Can and should the font Calibri be used in web sites?

http://en.wikipedia.org/wiki/Calibri

Thanks,
Miguel
Dec 3 '07 #1
5 1653
shapper wrote:
Hello,

Can and should the font Calibri be used in web sites?

http://en.wikipedia.org/wiki/Calibri
Well, the article you cite should give you a clue.

"Calibri is one of six new western (Latin, Greek and Cyrillic) ClearType
Collection typefaces that come with Microsoft Windows Vista."

So, if you use it on your Web site what are you going to do about
everyone who does NOT have Vista? Meaning /most/ people.

If you choose to use it make sure you specify alternate fonts in your
CSS as a fallback, e.g.:

font-family: Calibri, "Trebuchet MS", Arial, Helvetica, Geneva, Sans-Serif;

Not claiming that's the best set of alternatives but it's a safe one.

--
Ed Mullen
http://edmullen.net
http://mozilla.edmullen.net
http://abington.edmullen.net
A bird in the hand makes it difficult to blow your nose.
Dec 3 '07 #2
Felix Miata wrote:
You know you have the option to permit visitors to see the font they
prefer, right?
About 99% of the screen shots I see (and as a web developer in my
company I see plenty) the text is in the default "Times New Roman" font.

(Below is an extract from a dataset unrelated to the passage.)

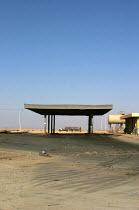 Iraqi oil tanker at a petrol station on the road from Jordan to Baghdad, Iraq. - Jess Hurd - , conflicts & war, Iraqis,2000s,2003,Arab,Arabs,ebf economy,filling station,highway,Iraqi,Jordan,Middle East,occupation,occupations,oil,petrochemical,petrol,road,ROADS,service station,station,STATIONS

Amongst the people I know who know how to change their browser default
fonts, about 1% chose Times New Roman.

So I would suggest that most people don't know how to exercise that right.

--
Steve Swift
http://www.swiftys.org.uk/swifty.html
http://www.ringers.org.uk
Dec 4 '07 #3
On Tue, 04 Dec 2007 07:10:50 +0100, Steve Swift <St***********@gmail.com>
wrote:
Felix Miata wrote:
>You know you have the option to permit visitors to see the font they
prefer, right?

About 99% of the screen shots I see (and as a web developer in my
company I see plenty) the text is in the default "Times New Roman" font.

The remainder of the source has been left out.